Un critico ha riassunto ironicamente il romanzo con la frase ‘diario di un vecchio bastardo’... che in effetti, ci sta. Io propenderei per ‘Diario di un misantropo domato’... nel senso che non viene guarito ma in qualche modo accetta di addomesticare i suoi impulsi autodistruttivi (non entrerò nei dettagli per non rovinare il piacere di scoprirlo leggendo il libro). Viene in qualche modo a patti con quel Dio la cui esistenza non è certa e anche con la sua vita: una volta compiuta l’opera di digitalizzazione essa perde interesse. Cosa che a Krapp non succede… il parallelo con Krapp funziona come una sorta di fantasma dickensiano, che mostra cosa potrebbe essere, ma il cui solo scopo è redimere… anche se una reale redenzione non c’è. 







THE MISOGYNIST: diary of a tamed misanthrope
We are in Geoffrey Jomier’s mind, a retired lawyer, who is divorced, depressed, and spends his time recording and cataloguing his memories by transferring the content of his diaries on a computer. Aim: creating an archive of his life (hoping that he can somehow fix his present situation) but, above all, identifying the exact moment his relationship with his wife started to crack. Alone, sad and bitter.. He spends his time reflecting and re-examining… constantly struggling with his memories and he reveals his almost dysfunctional beliefs on women (that’s what the title refers to). Geoffrey is grumpy, grouchy… a nihilist who lost faith in humanity… and God as well.
While I was reading it reminded me of Krapp’s Last Tape by Beckett: old Krapp uses a recorder and listens to the voice recordings of his life whereas Jomier relies on a more recent technology, the computer.
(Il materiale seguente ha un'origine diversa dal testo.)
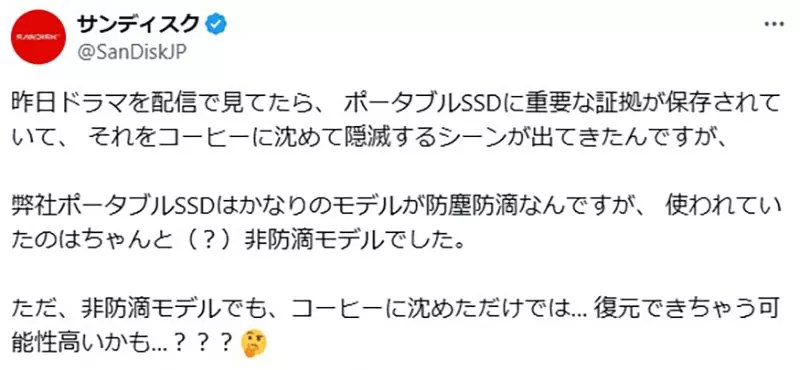 《毀掉外接硬碟的方法》SanDisk表示泡咖啡沒有用 所以要怎麼做才能毀得徹底？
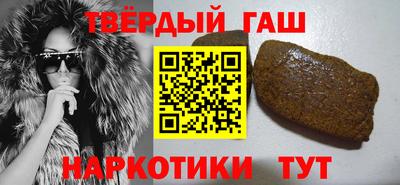 кокаин VHQ Краснодар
The parallelism gives the idea of a protagonist whose life is on standby. Krapp is 69 and is already waiting for his death: Jomier’s life is at that point, too, despite the dinners and the rare meetings with friends. The comparison is subtle but evident: Jomier is ‘sixty-something’ and his life is in the final stage of his life (““A life like a story has a beginning, a middle and an end, and Jomier has now reached those last chapters that drive biographers to their wits’ end. Nothing happens. There is nothing to say.”). His point of view on old age is laconic: “...moved into a flat… Then to an old people’s home. Then to a hospital. Then to a coffin. Then to a grave.”
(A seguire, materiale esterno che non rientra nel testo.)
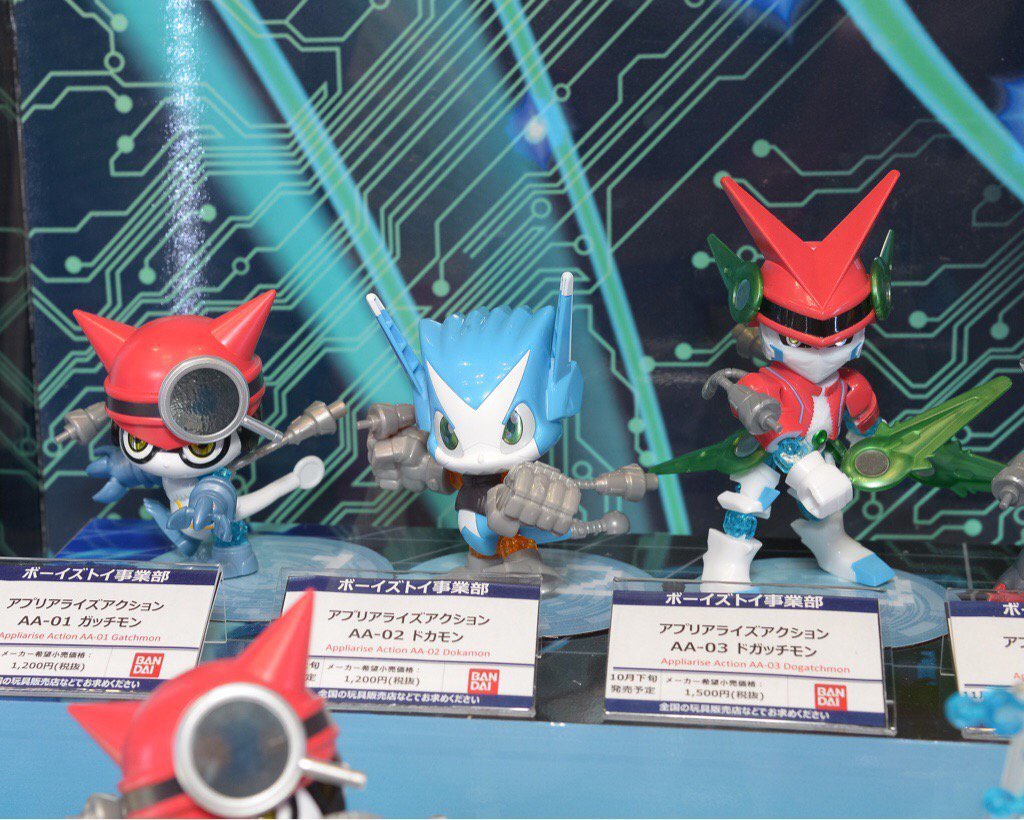 디지몬 어프리몬스터즈 완구공개 _3.jpg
Like Krapp, he sieves his life… every remembered event is followed by a series of questions, almost rhetorical… these questions are Jomier’s doubts and they sound like: could things have gone differently? He seems almost unable to interpret the facts… or maybe he hopes things were better than they seem.  
His wife’s infidelity is his obsession, it’s the filter through which he interprets the past and the present. Read brings on a series of taboo issues concerning the elderly, first of all loneliness, their struggles to understand social and epochal change, and love, sexuality… without filters.
A critic ironically summarized the novel as a ‘diary of an old bastard’... which is right, but I would say ‘diary of a tamed misanthrope’... not because he’s healed but he somehow accepts to tame his self-destructive impulse (I’m not going to spoil). He somehow comes to terms with God and his ife: as soon as he completes his digitization work, he loses interest. This does not happen to Krapp… so, Krapp is like some Dickensian ghost, that shows what can happen, but whose aim is to redeem.